== What needs to be done ==
Beginning with the line containing "Mysterious misty woodland, evening", transcribe every line exactly down to the last one in the records below, and drop the pictures.

== Extracted information ==
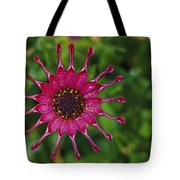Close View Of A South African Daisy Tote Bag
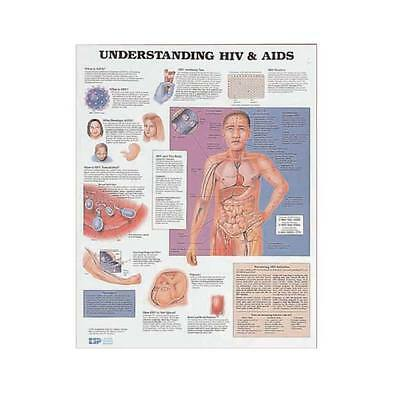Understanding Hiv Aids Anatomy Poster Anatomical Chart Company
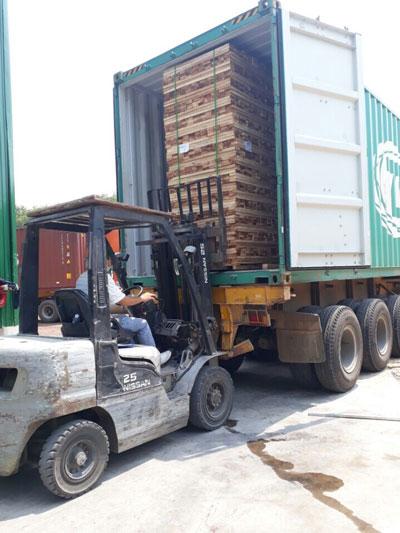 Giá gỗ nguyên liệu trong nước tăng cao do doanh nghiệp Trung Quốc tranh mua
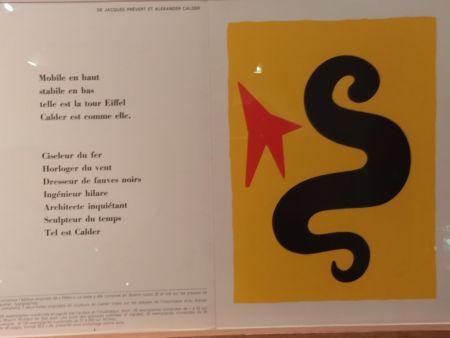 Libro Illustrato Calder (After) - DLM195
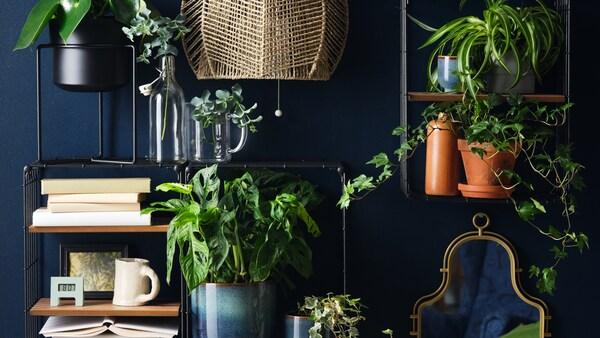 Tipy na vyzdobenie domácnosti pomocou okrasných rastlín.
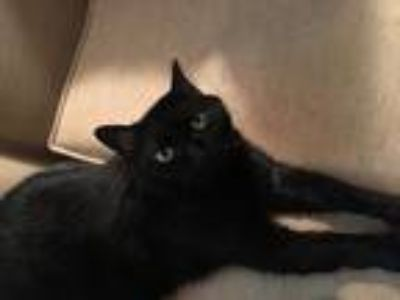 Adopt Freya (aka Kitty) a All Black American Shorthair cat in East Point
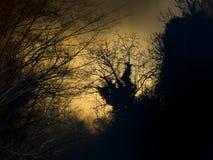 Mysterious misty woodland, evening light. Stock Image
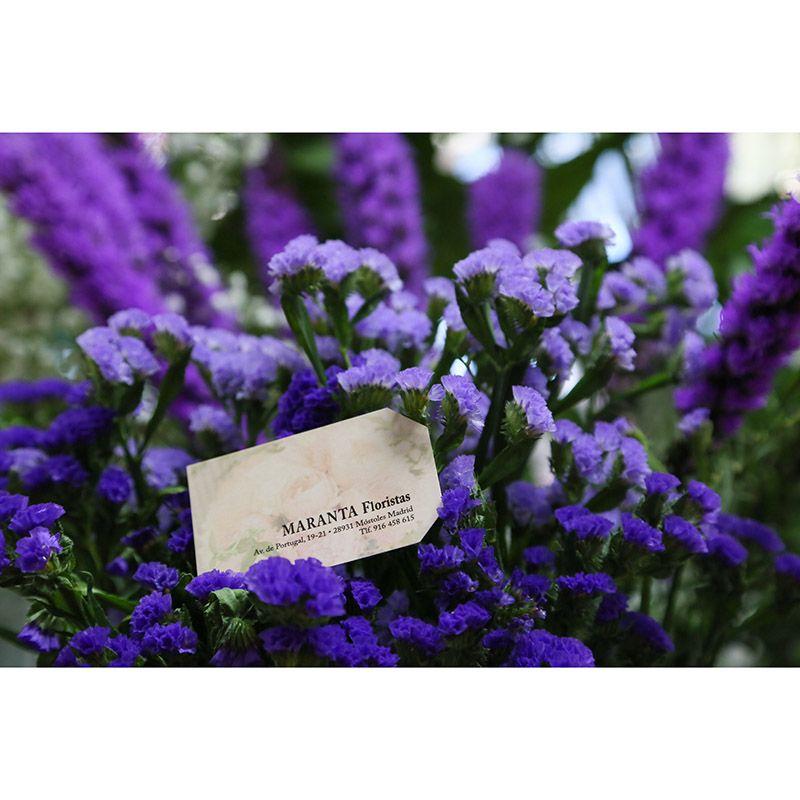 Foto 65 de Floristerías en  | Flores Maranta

== Solution to the problem ==
 Mysterious misty woodland, evening light. Stock Image
 Foto 65 de Floristerías en  | Flores Maranta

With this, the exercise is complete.